Time has completely run out. Although it holds all the reins of power, the government cannot afford to use them for anything other than to effect profound transformation. This is as necessary for resolving the crisis as it is useless for making cosmetic changes or trying to hold onto power in the long term.
Time has been lost but the new scenario, though more complex than those before, offers one last chance for those in power to effect significant change to in a orderly fashion. Totalitarianism is utterly spent. Therefore, regardless of what the government wants, change is inevitable for the government itself. This is the unique feature of the new scenario, which is the ultimate outgrowth of process begun in 1959.
Among the many difficulties are the need for large investments and, therefore, a large influx of foreign capital, which would require new revisions to the country’s investment law; implementing constitutional changes to give legal legitimacy to successors who did not participate in the 1959 revolution; an economy capable of reassuring a dissatisfied populace; changes to property laws to allow producers to own their means of production. For these transformations to be beneficial, they have to be accompanied by transformations in the area of human rights and freedoms.

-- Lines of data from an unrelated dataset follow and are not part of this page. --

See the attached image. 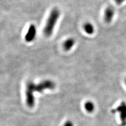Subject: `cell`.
<instances>
[{
    "label": "cell",
    "mask_w": 126,
    "mask_h": 126,
    "mask_svg": "<svg viewBox=\"0 0 126 126\" xmlns=\"http://www.w3.org/2000/svg\"><path fill=\"white\" fill-rule=\"evenodd\" d=\"M55 87V84L53 81L46 80L40 83L36 84L30 81L26 86L25 95L27 105L30 108H32L35 105V92L42 93L46 89H53Z\"/></svg>",
    "instance_id": "cell-1"
},
{
    "label": "cell",
    "mask_w": 126,
    "mask_h": 126,
    "mask_svg": "<svg viewBox=\"0 0 126 126\" xmlns=\"http://www.w3.org/2000/svg\"><path fill=\"white\" fill-rule=\"evenodd\" d=\"M60 10L56 8L51 11L44 30V33L46 36L49 37L52 35L55 25L60 18Z\"/></svg>",
    "instance_id": "cell-2"
},
{
    "label": "cell",
    "mask_w": 126,
    "mask_h": 126,
    "mask_svg": "<svg viewBox=\"0 0 126 126\" xmlns=\"http://www.w3.org/2000/svg\"><path fill=\"white\" fill-rule=\"evenodd\" d=\"M115 14V10L111 6H109L106 9L104 12V19L105 23L109 24L111 23L114 17Z\"/></svg>",
    "instance_id": "cell-3"
},
{
    "label": "cell",
    "mask_w": 126,
    "mask_h": 126,
    "mask_svg": "<svg viewBox=\"0 0 126 126\" xmlns=\"http://www.w3.org/2000/svg\"><path fill=\"white\" fill-rule=\"evenodd\" d=\"M36 35V28L33 24H32L29 27L27 32L25 35V39L27 42H32L35 38Z\"/></svg>",
    "instance_id": "cell-4"
},
{
    "label": "cell",
    "mask_w": 126,
    "mask_h": 126,
    "mask_svg": "<svg viewBox=\"0 0 126 126\" xmlns=\"http://www.w3.org/2000/svg\"><path fill=\"white\" fill-rule=\"evenodd\" d=\"M84 30L88 35H93L94 32V27L90 23H86L84 25Z\"/></svg>",
    "instance_id": "cell-5"
},
{
    "label": "cell",
    "mask_w": 126,
    "mask_h": 126,
    "mask_svg": "<svg viewBox=\"0 0 126 126\" xmlns=\"http://www.w3.org/2000/svg\"><path fill=\"white\" fill-rule=\"evenodd\" d=\"M75 44V40L73 38H69L64 43V48L66 50H69L73 48Z\"/></svg>",
    "instance_id": "cell-6"
},
{
    "label": "cell",
    "mask_w": 126,
    "mask_h": 126,
    "mask_svg": "<svg viewBox=\"0 0 126 126\" xmlns=\"http://www.w3.org/2000/svg\"><path fill=\"white\" fill-rule=\"evenodd\" d=\"M84 107L86 111L89 113L93 112L95 109V106H94V102L90 101H87L85 104Z\"/></svg>",
    "instance_id": "cell-7"
},
{
    "label": "cell",
    "mask_w": 126,
    "mask_h": 126,
    "mask_svg": "<svg viewBox=\"0 0 126 126\" xmlns=\"http://www.w3.org/2000/svg\"><path fill=\"white\" fill-rule=\"evenodd\" d=\"M116 3L117 5H121L122 4H123L124 2L126 1V0H114Z\"/></svg>",
    "instance_id": "cell-8"
},
{
    "label": "cell",
    "mask_w": 126,
    "mask_h": 126,
    "mask_svg": "<svg viewBox=\"0 0 126 126\" xmlns=\"http://www.w3.org/2000/svg\"><path fill=\"white\" fill-rule=\"evenodd\" d=\"M64 126H74V124L72 121H67L65 123Z\"/></svg>",
    "instance_id": "cell-9"
},
{
    "label": "cell",
    "mask_w": 126,
    "mask_h": 126,
    "mask_svg": "<svg viewBox=\"0 0 126 126\" xmlns=\"http://www.w3.org/2000/svg\"><path fill=\"white\" fill-rule=\"evenodd\" d=\"M125 85L126 86V78L125 79Z\"/></svg>",
    "instance_id": "cell-10"
}]
</instances>
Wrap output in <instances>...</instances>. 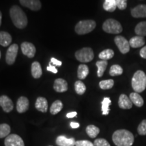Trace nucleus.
I'll list each match as a JSON object with an SVG mask.
<instances>
[{"mask_svg":"<svg viewBox=\"0 0 146 146\" xmlns=\"http://www.w3.org/2000/svg\"><path fill=\"white\" fill-rule=\"evenodd\" d=\"M118 106L124 110L131 109L133 107V103L127 96L125 94H121L118 100Z\"/></svg>","mask_w":146,"mask_h":146,"instance_id":"obj_14","label":"nucleus"},{"mask_svg":"<svg viewBox=\"0 0 146 146\" xmlns=\"http://www.w3.org/2000/svg\"><path fill=\"white\" fill-rule=\"evenodd\" d=\"M76 115H77V113H76V112H71L68 113V114H66V117L68 118H71L73 117H75Z\"/></svg>","mask_w":146,"mask_h":146,"instance_id":"obj_42","label":"nucleus"},{"mask_svg":"<svg viewBox=\"0 0 146 146\" xmlns=\"http://www.w3.org/2000/svg\"><path fill=\"white\" fill-rule=\"evenodd\" d=\"M114 81L112 79L104 80V81H102L100 82V87L104 90H106V89H112L114 86Z\"/></svg>","mask_w":146,"mask_h":146,"instance_id":"obj_34","label":"nucleus"},{"mask_svg":"<svg viewBox=\"0 0 146 146\" xmlns=\"http://www.w3.org/2000/svg\"><path fill=\"white\" fill-rule=\"evenodd\" d=\"M129 44L133 48H137L143 46L145 44V39L141 36H135L129 40Z\"/></svg>","mask_w":146,"mask_h":146,"instance_id":"obj_19","label":"nucleus"},{"mask_svg":"<svg viewBox=\"0 0 146 146\" xmlns=\"http://www.w3.org/2000/svg\"><path fill=\"white\" fill-rule=\"evenodd\" d=\"M74 89L77 94L83 95L86 91V86L82 81H77L74 83Z\"/></svg>","mask_w":146,"mask_h":146,"instance_id":"obj_32","label":"nucleus"},{"mask_svg":"<svg viewBox=\"0 0 146 146\" xmlns=\"http://www.w3.org/2000/svg\"><path fill=\"white\" fill-rule=\"evenodd\" d=\"M12 42V36L8 33L0 31V45L3 47H7Z\"/></svg>","mask_w":146,"mask_h":146,"instance_id":"obj_21","label":"nucleus"},{"mask_svg":"<svg viewBox=\"0 0 146 146\" xmlns=\"http://www.w3.org/2000/svg\"><path fill=\"white\" fill-rule=\"evenodd\" d=\"M114 56V51L112 50H110V49H107V50L102 51V52L100 53L99 58L102 60H108L113 58V56Z\"/></svg>","mask_w":146,"mask_h":146,"instance_id":"obj_30","label":"nucleus"},{"mask_svg":"<svg viewBox=\"0 0 146 146\" xmlns=\"http://www.w3.org/2000/svg\"><path fill=\"white\" fill-rule=\"evenodd\" d=\"M63 108V104L60 100H56L52 104L50 108V113L53 115L57 114Z\"/></svg>","mask_w":146,"mask_h":146,"instance_id":"obj_27","label":"nucleus"},{"mask_svg":"<svg viewBox=\"0 0 146 146\" xmlns=\"http://www.w3.org/2000/svg\"><path fill=\"white\" fill-rule=\"evenodd\" d=\"M115 44L118 47V50L122 54H125L130 50V44L129 42L123 36H116L114 38Z\"/></svg>","mask_w":146,"mask_h":146,"instance_id":"obj_7","label":"nucleus"},{"mask_svg":"<svg viewBox=\"0 0 146 146\" xmlns=\"http://www.w3.org/2000/svg\"><path fill=\"white\" fill-rule=\"evenodd\" d=\"M131 15L134 18H146V5H138L133 8Z\"/></svg>","mask_w":146,"mask_h":146,"instance_id":"obj_17","label":"nucleus"},{"mask_svg":"<svg viewBox=\"0 0 146 146\" xmlns=\"http://www.w3.org/2000/svg\"><path fill=\"white\" fill-rule=\"evenodd\" d=\"M129 98H130L131 101L132 102L133 104H135L137 107H141L143 106L144 101L142 97L140 96L138 93L134 92L131 93L129 96Z\"/></svg>","mask_w":146,"mask_h":146,"instance_id":"obj_20","label":"nucleus"},{"mask_svg":"<svg viewBox=\"0 0 146 146\" xmlns=\"http://www.w3.org/2000/svg\"><path fill=\"white\" fill-rule=\"evenodd\" d=\"M58 146H74L76 141L74 138H67L64 135L58 136L56 141Z\"/></svg>","mask_w":146,"mask_h":146,"instance_id":"obj_15","label":"nucleus"},{"mask_svg":"<svg viewBox=\"0 0 146 146\" xmlns=\"http://www.w3.org/2000/svg\"><path fill=\"white\" fill-rule=\"evenodd\" d=\"M123 72V69L120 65L114 64L111 66L110 69L109 73L110 75L112 76H116L118 75H121Z\"/></svg>","mask_w":146,"mask_h":146,"instance_id":"obj_31","label":"nucleus"},{"mask_svg":"<svg viewBox=\"0 0 146 146\" xmlns=\"http://www.w3.org/2000/svg\"><path fill=\"white\" fill-rule=\"evenodd\" d=\"M100 129L98 127H97L96 126L91 125L87 126L86 128V133L88 135L89 137H90L91 138H96L97 136L98 135V134L100 133Z\"/></svg>","mask_w":146,"mask_h":146,"instance_id":"obj_28","label":"nucleus"},{"mask_svg":"<svg viewBox=\"0 0 146 146\" xmlns=\"http://www.w3.org/2000/svg\"><path fill=\"white\" fill-rule=\"evenodd\" d=\"M112 141L116 146H131L134 143V136L129 131L120 129L113 133Z\"/></svg>","mask_w":146,"mask_h":146,"instance_id":"obj_1","label":"nucleus"},{"mask_svg":"<svg viewBox=\"0 0 146 146\" xmlns=\"http://www.w3.org/2000/svg\"><path fill=\"white\" fill-rule=\"evenodd\" d=\"M138 133L140 135H146V119L142 120L137 128Z\"/></svg>","mask_w":146,"mask_h":146,"instance_id":"obj_35","label":"nucleus"},{"mask_svg":"<svg viewBox=\"0 0 146 146\" xmlns=\"http://www.w3.org/2000/svg\"><path fill=\"white\" fill-rule=\"evenodd\" d=\"M103 8L108 12H114L117 8L116 0H105V2L103 4Z\"/></svg>","mask_w":146,"mask_h":146,"instance_id":"obj_25","label":"nucleus"},{"mask_svg":"<svg viewBox=\"0 0 146 146\" xmlns=\"http://www.w3.org/2000/svg\"><path fill=\"white\" fill-rule=\"evenodd\" d=\"M135 32L138 36H146V21H143L137 25L135 28Z\"/></svg>","mask_w":146,"mask_h":146,"instance_id":"obj_26","label":"nucleus"},{"mask_svg":"<svg viewBox=\"0 0 146 146\" xmlns=\"http://www.w3.org/2000/svg\"><path fill=\"white\" fill-rule=\"evenodd\" d=\"M139 55L142 58L146 59V45L141 49V50L139 52Z\"/></svg>","mask_w":146,"mask_h":146,"instance_id":"obj_40","label":"nucleus"},{"mask_svg":"<svg viewBox=\"0 0 146 146\" xmlns=\"http://www.w3.org/2000/svg\"><path fill=\"white\" fill-rule=\"evenodd\" d=\"M29 108V101L26 97L21 96L18 98L16 104V110L18 112L24 113L28 110Z\"/></svg>","mask_w":146,"mask_h":146,"instance_id":"obj_13","label":"nucleus"},{"mask_svg":"<svg viewBox=\"0 0 146 146\" xmlns=\"http://www.w3.org/2000/svg\"><path fill=\"white\" fill-rule=\"evenodd\" d=\"M10 127L8 124H1L0 125V138L8 137L10 133Z\"/></svg>","mask_w":146,"mask_h":146,"instance_id":"obj_33","label":"nucleus"},{"mask_svg":"<svg viewBox=\"0 0 146 146\" xmlns=\"http://www.w3.org/2000/svg\"><path fill=\"white\" fill-rule=\"evenodd\" d=\"M96 66L98 67V72H97L98 76V77H102L103 76L105 70H106V67L108 66L107 60H100V61H98L96 62Z\"/></svg>","mask_w":146,"mask_h":146,"instance_id":"obj_23","label":"nucleus"},{"mask_svg":"<svg viewBox=\"0 0 146 146\" xmlns=\"http://www.w3.org/2000/svg\"><path fill=\"white\" fill-rule=\"evenodd\" d=\"M0 58H1V52H0Z\"/></svg>","mask_w":146,"mask_h":146,"instance_id":"obj_45","label":"nucleus"},{"mask_svg":"<svg viewBox=\"0 0 146 146\" xmlns=\"http://www.w3.org/2000/svg\"><path fill=\"white\" fill-rule=\"evenodd\" d=\"M31 74L33 77L35 78H39L42 75V69L39 62H34L31 66Z\"/></svg>","mask_w":146,"mask_h":146,"instance_id":"obj_22","label":"nucleus"},{"mask_svg":"<svg viewBox=\"0 0 146 146\" xmlns=\"http://www.w3.org/2000/svg\"><path fill=\"white\" fill-rule=\"evenodd\" d=\"M131 85L136 93H141L146 88V74L142 70L135 73L131 81Z\"/></svg>","mask_w":146,"mask_h":146,"instance_id":"obj_3","label":"nucleus"},{"mask_svg":"<svg viewBox=\"0 0 146 146\" xmlns=\"http://www.w3.org/2000/svg\"><path fill=\"white\" fill-rule=\"evenodd\" d=\"M51 62L54 64L55 66H62V62L60 61V60H58L57 59L54 58H51Z\"/></svg>","mask_w":146,"mask_h":146,"instance_id":"obj_41","label":"nucleus"},{"mask_svg":"<svg viewBox=\"0 0 146 146\" xmlns=\"http://www.w3.org/2000/svg\"><path fill=\"white\" fill-rule=\"evenodd\" d=\"M18 52V45L17 44H13L9 47L7 51L6 56H5V60L9 65L13 64L15 62L16 56H17Z\"/></svg>","mask_w":146,"mask_h":146,"instance_id":"obj_9","label":"nucleus"},{"mask_svg":"<svg viewBox=\"0 0 146 146\" xmlns=\"http://www.w3.org/2000/svg\"><path fill=\"white\" fill-rule=\"evenodd\" d=\"M5 146H25V143L21 137L16 134L9 135L4 141Z\"/></svg>","mask_w":146,"mask_h":146,"instance_id":"obj_8","label":"nucleus"},{"mask_svg":"<svg viewBox=\"0 0 146 146\" xmlns=\"http://www.w3.org/2000/svg\"><path fill=\"white\" fill-rule=\"evenodd\" d=\"M21 50L24 55L28 58H33L36 53V48L35 45L29 42H24L21 44Z\"/></svg>","mask_w":146,"mask_h":146,"instance_id":"obj_10","label":"nucleus"},{"mask_svg":"<svg viewBox=\"0 0 146 146\" xmlns=\"http://www.w3.org/2000/svg\"><path fill=\"white\" fill-rule=\"evenodd\" d=\"M54 89L57 92H65L68 90V83L63 78H57L54 81Z\"/></svg>","mask_w":146,"mask_h":146,"instance_id":"obj_16","label":"nucleus"},{"mask_svg":"<svg viewBox=\"0 0 146 146\" xmlns=\"http://www.w3.org/2000/svg\"><path fill=\"white\" fill-rule=\"evenodd\" d=\"M0 106L2 108L4 112H10L14 108V104L12 100L6 96H1L0 97Z\"/></svg>","mask_w":146,"mask_h":146,"instance_id":"obj_11","label":"nucleus"},{"mask_svg":"<svg viewBox=\"0 0 146 146\" xmlns=\"http://www.w3.org/2000/svg\"><path fill=\"white\" fill-rule=\"evenodd\" d=\"M94 146H110L105 139H97L94 141Z\"/></svg>","mask_w":146,"mask_h":146,"instance_id":"obj_36","label":"nucleus"},{"mask_svg":"<svg viewBox=\"0 0 146 146\" xmlns=\"http://www.w3.org/2000/svg\"><path fill=\"white\" fill-rule=\"evenodd\" d=\"M89 70L87 65L81 64L78 68L77 76L79 79H85L89 74Z\"/></svg>","mask_w":146,"mask_h":146,"instance_id":"obj_24","label":"nucleus"},{"mask_svg":"<svg viewBox=\"0 0 146 146\" xmlns=\"http://www.w3.org/2000/svg\"><path fill=\"white\" fill-rule=\"evenodd\" d=\"M102 29L107 33L119 34L123 31V27L119 22L116 20L110 18L103 24Z\"/></svg>","mask_w":146,"mask_h":146,"instance_id":"obj_5","label":"nucleus"},{"mask_svg":"<svg viewBox=\"0 0 146 146\" xmlns=\"http://www.w3.org/2000/svg\"><path fill=\"white\" fill-rule=\"evenodd\" d=\"M22 5L27 7L31 10L38 11L41 8L40 0H19Z\"/></svg>","mask_w":146,"mask_h":146,"instance_id":"obj_12","label":"nucleus"},{"mask_svg":"<svg viewBox=\"0 0 146 146\" xmlns=\"http://www.w3.org/2000/svg\"><path fill=\"white\" fill-rule=\"evenodd\" d=\"M47 70L48 71H50V72H53V73H57L58 72V70L56 68L55 66H52V62H50L48 66L47 67Z\"/></svg>","mask_w":146,"mask_h":146,"instance_id":"obj_39","label":"nucleus"},{"mask_svg":"<svg viewBox=\"0 0 146 146\" xmlns=\"http://www.w3.org/2000/svg\"><path fill=\"white\" fill-rule=\"evenodd\" d=\"M75 58L81 62H89L94 58V51L90 47H84L75 53Z\"/></svg>","mask_w":146,"mask_h":146,"instance_id":"obj_6","label":"nucleus"},{"mask_svg":"<svg viewBox=\"0 0 146 146\" xmlns=\"http://www.w3.org/2000/svg\"><path fill=\"white\" fill-rule=\"evenodd\" d=\"M35 108L39 112H46L48 108V103L47 100L43 97H39L36 100Z\"/></svg>","mask_w":146,"mask_h":146,"instance_id":"obj_18","label":"nucleus"},{"mask_svg":"<svg viewBox=\"0 0 146 146\" xmlns=\"http://www.w3.org/2000/svg\"><path fill=\"white\" fill-rule=\"evenodd\" d=\"M96 27V22L93 20L79 21L75 27V32L78 35H85L91 33Z\"/></svg>","mask_w":146,"mask_h":146,"instance_id":"obj_4","label":"nucleus"},{"mask_svg":"<svg viewBox=\"0 0 146 146\" xmlns=\"http://www.w3.org/2000/svg\"><path fill=\"white\" fill-rule=\"evenodd\" d=\"M75 146H94V143L87 140H81L76 141Z\"/></svg>","mask_w":146,"mask_h":146,"instance_id":"obj_38","label":"nucleus"},{"mask_svg":"<svg viewBox=\"0 0 146 146\" xmlns=\"http://www.w3.org/2000/svg\"><path fill=\"white\" fill-rule=\"evenodd\" d=\"M1 19H2V14L0 12V26H1Z\"/></svg>","mask_w":146,"mask_h":146,"instance_id":"obj_44","label":"nucleus"},{"mask_svg":"<svg viewBox=\"0 0 146 146\" xmlns=\"http://www.w3.org/2000/svg\"><path fill=\"white\" fill-rule=\"evenodd\" d=\"M70 127L72 129H77V128L80 127V124L78 123H75V122H71Z\"/></svg>","mask_w":146,"mask_h":146,"instance_id":"obj_43","label":"nucleus"},{"mask_svg":"<svg viewBox=\"0 0 146 146\" xmlns=\"http://www.w3.org/2000/svg\"><path fill=\"white\" fill-rule=\"evenodd\" d=\"M111 104V100L110 98H104L102 102V114L108 115L110 112V106Z\"/></svg>","mask_w":146,"mask_h":146,"instance_id":"obj_29","label":"nucleus"},{"mask_svg":"<svg viewBox=\"0 0 146 146\" xmlns=\"http://www.w3.org/2000/svg\"><path fill=\"white\" fill-rule=\"evenodd\" d=\"M10 15L12 23L18 29H24L27 27L28 20L24 11L18 5H14L10 8Z\"/></svg>","mask_w":146,"mask_h":146,"instance_id":"obj_2","label":"nucleus"},{"mask_svg":"<svg viewBox=\"0 0 146 146\" xmlns=\"http://www.w3.org/2000/svg\"><path fill=\"white\" fill-rule=\"evenodd\" d=\"M117 8L120 10H125L127 7V0H116Z\"/></svg>","mask_w":146,"mask_h":146,"instance_id":"obj_37","label":"nucleus"}]
</instances>
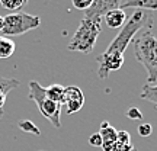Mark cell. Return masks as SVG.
Wrapping results in <instances>:
<instances>
[{
	"instance_id": "obj_1",
	"label": "cell",
	"mask_w": 157,
	"mask_h": 151,
	"mask_svg": "<svg viewBox=\"0 0 157 151\" xmlns=\"http://www.w3.org/2000/svg\"><path fill=\"white\" fill-rule=\"evenodd\" d=\"M153 28V13L148 10H141L135 9V12L129 16V19L124 23L119 34L112 39V42L108 45L105 52H112V54H121L124 55L125 50L128 48V45L132 42L135 35L146 31V29Z\"/></svg>"
},
{
	"instance_id": "obj_2",
	"label": "cell",
	"mask_w": 157,
	"mask_h": 151,
	"mask_svg": "<svg viewBox=\"0 0 157 151\" xmlns=\"http://www.w3.org/2000/svg\"><path fill=\"white\" fill-rule=\"evenodd\" d=\"M134 54L137 61L147 71V84H156L157 81V38L150 29L141 31L132 39Z\"/></svg>"
},
{
	"instance_id": "obj_3",
	"label": "cell",
	"mask_w": 157,
	"mask_h": 151,
	"mask_svg": "<svg viewBox=\"0 0 157 151\" xmlns=\"http://www.w3.org/2000/svg\"><path fill=\"white\" fill-rule=\"evenodd\" d=\"M101 21V17H83L78 23V28L74 32L71 41L68 42V51L90 54L102 32Z\"/></svg>"
},
{
	"instance_id": "obj_4",
	"label": "cell",
	"mask_w": 157,
	"mask_h": 151,
	"mask_svg": "<svg viewBox=\"0 0 157 151\" xmlns=\"http://www.w3.org/2000/svg\"><path fill=\"white\" fill-rule=\"evenodd\" d=\"M29 99L36 103L41 115L47 121H50L54 125V128H61V103L48 99L45 95V87H42L35 80L29 81Z\"/></svg>"
},
{
	"instance_id": "obj_5",
	"label": "cell",
	"mask_w": 157,
	"mask_h": 151,
	"mask_svg": "<svg viewBox=\"0 0 157 151\" xmlns=\"http://www.w3.org/2000/svg\"><path fill=\"white\" fill-rule=\"evenodd\" d=\"M41 26V17L29 15L26 12H15L5 16V28L2 36H19Z\"/></svg>"
},
{
	"instance_id": "obj_6",
	"label": "cell",
	"mask_w": 157,
	"mask_h": 151,
	"mask_svg": "<svg viewBox=\"0 0 157 151\" xmlns=\"http://www.w3.org/2000/svg\"><path fill=\"white\" fill-rule=\"evenodd\" d=\"M124 66V55L112 54V52H103L98 57V70L96 73L99 78L105 80L109 77L111 71H118Z\"/></svg>"
},
{
	"instance_id": "obj_7",
	"label": "cell",
	"mask_w": 157,
	"mask_h": 151,
	"mask_svg": "<svg viewBox=\"0 0 157 151\" xmlns=\"http://www.w3.org/2000/svg\"><path fill=\"white\" fill-rule=\"evenodd\" d=\"M61 105L66 106V111L68 115L78 112L84 105V93L77 86H68L64 89Z\"/></svg>"
},
{
	"instance_id": "obj_8",
	"label": "cell",
	"mask_w": 157,
	"mask_h": 151,
	"mask_svg": "<svg viewBox=\"0 0 157 151\" xmlns=\"http://www.w3.org/2000/svg\"><path fill=\"white\" fill-rule=\"evenodd\" d=\"M122 0H93V3L84 12L83 17H103L108 12L113 9H121Z\"/></svg>"
},
{
	"instance_id": "obj_9",
	"label": "cell",
	"mask_w": 157,
	"mask_h": 151,
	"mask_svg": "<svg viewBox=\"0 0 157 151\" xmlns=\"http://www.w3.org/2000/svg\"><path fill=\"white\" fill-rule=\"evenodd\" d=\"M103 19H105V23L108 25V28L118 29L122 28L124 23L127 22V15H125V10H122V9H113V10L108 12L103 16Z\"/></svg>"
},
{
	"instance_id": "obj_10",
	"label": "cell",
	"mask_w": 157,
	"mask_h": 151,
	"mask_svg": "<svg viewBox=\"0 0 157 151\" xmlns=\"http://www.w3.org/2000/svg\"><path fill=\"white\" fill-rule=\"evenodd\" d=\"M128 7L154 12V10H157V0H122L121 9L125 10V9H128Z\"/></svg>"
},
{
	"instance_id": "obj_11",
	"label": "cell",
	"mask_w": 157,
	"mask_h": 151,
	"mask_svg": "<svg viewBox=\"0 0 157 151\" xmlns=\"http://www.w3.org/2000/svg\"><path fill=\"white\" fill-rule=\"evenodd\" d=\"M117 132L118 131L113 128L108 121H103V122L101 123V128H99V135H101L103 145H105V144H112V142H115V141H117Z\"/></svg>"
},
{
	"instance_id": "obj_12",
	"label": "cell",
	"mask_w": 157,
	"mask_h": 151,
	"mask_svg": "<svg viewBox=\"0 0 157 151\" xmlns=\"http://www.w3.org/2000/svg\"><path fill=\"white\" fill-rule=\"evenodd\" d=\"M15 50H16V45L12 41L10 38L7 36H2L0 35V60H7L10 58L13 54H15Z\"/></svg>"
},
{
	"instance_id": "obj_13",
	"label": "cell",
	"mask_w": 157,
	"mask_h": 151,
	"mask_svg": "<svg viewBox=\"0 0 157 151\" xmlns=\"http://www.w3.org/2000/svg\"><path fill=\"white\" fill-rule=\"evenodd\" d=\"M64 89H66V87L61 86V84H51L50 87H45V95H47V97L51 99L52 102L61 103L63 96H64Z\"/></svg>"
},
{
	"instance_id": "obj_14",
	"label": "cell",
	"mask_w": 157,
	"mask_h": 151,
	"mask_svg": "<svg viewBox=\"0 0 157 151\" xmlns=\"http://www.w3.org/2000/svg\"><path fill=\"white\" fill-rule=\"evenodd\" d=\"M140 97L147 102H151V103L157 105V84H144Z\"/></svg>"
},
{
	"instance_id": "obj_15",
	"label": "cell",
	"mask_w": 157,
	"mask_h": 151,
	"mask_svg": "<svg viewBox=\"0 0 157 151\" xmlns=\"http://www.w3.org/2000/svg\"><path fill=\"white\" fill-rule=\"evenodd\" d=\"M19 86V81L16 78H9V77H2L0 76V92L5 96H7V93L13 90L15 87Z\"/></svg>"
},
{
	"instance_id": "obj_16",
	"label": "cell",
	"mask_w": 157,
	"mask_h": 151,
	"mask_svg": "<svg viewBox=\"0 0 157 151\" xmlns=\"http://www.w3.org/2000/svg\"><path fill=\"white\" fill-rule=\"evenodd\" d=\"M103 151H137L132 144H121V142H112V144H105L102 145Z\"/></svg>"
},
{
	"instance_id": "obj_17",
	"label": "cell",
	"mask_w": 157,
	"mask_h": 151,
	"mask_svg": "<svg viewBox=\"0 0 157 151\" xmlns=\"http://www.w3.org/2000/svg\"><path fill=\"white\" fill-rule=\"evenodd\" d=\"M17 126L22 129L23 132H28V134H34V135L41 134L39 128L32 122V121H29V119H22V121H19V122H17Z\"/></svg>"
},
{
	"instance_id": "obj_18",
	"label": "cell",
	"mask_w": 157,
	"mask_h": 151,
	"mask_svg": "<svg viewBox=\"0 0 157 151\" xmlns=\"http://www.w3.org/2000/svg\"><path fill=\"white\" fill-rule=\"evenodd\" d=\"M0 3L3 7L12 12H22L23 6H25L23 0H0Z\"/></svg>"
},
{
	"instance_id": "obj_19",
	"label": "cell",
	"mask_w": 157,
	"mask_h": 151,
	"mask_svg": "<svg viewBox=\"0 0 157 151\" xmlns=\"http://www.w3.org/2000/svg\"><path fill=\"white\" fill-rule=\"evenodd\" d=\"M71 3H73V6L76 7V9H77V10L86 12L90 7V6H92L93 0H71Z\"/></svg>"
},
{
	"instance_id": "obj_20",
	"label": "cell",
	"mask_w": 157,
	"mask_h": 151,
	"mask_svg": "<svg viewBox=\"0 0 157 151\" xmlns=\"http://www.w3.org/2000/svg\"><path fill=\"white\" fill-rule=\"evenodd\" d=\"M117 141L121 142V144H132V142H131V135H129L128 131H118Z\"/></svg>"
},
{
	"instance_id": "obj_21",
	"label": "cell",
	"mask_w": 157,
	"mask_h": 151,
	"mask_svg": "<svg viewBox=\"0 0 157 151\" xmlns=\"http://www.w3.org/2000/svg\"><path fill=\"white\" fill-rule=\"evenodd\" d=\"M127 116H128L129 119H132V121H138V119H143V113H141V111L138 108L132 106L127 111Z\"/></svg>"
},
{
	"instance_id": "obj_22",
	"label": "cell",
	"mask_w": 157,
	"mask_h": 151,
	"mask_svg": "<svg viewBox=\"0 0 157 151\" xmlns=\"http://www.w3.org/2000/svg\"><path fill=\"white\" fill-rule=\"evenodd\" d=\"M153 132V126L150 125V123H141L140 126H138V134H140V137H150Z\"/></svg>"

One of the most feasible possibilities is for the government to take the Vietnamese route. The dilemma of such an approach is that Vietnam’s reforms did not address civil and political freedoms. Given Cuba’s history and culture, this is something that will be impossible to ignore once economic reforms are under way.
In the short term, what happens from this point on will be decisive for Cuba and its society but also for the current government. It is a difficult but inescapable challenge in a landscape without godfathers, without Fidel, with an economy in freefall, and for a people without hope.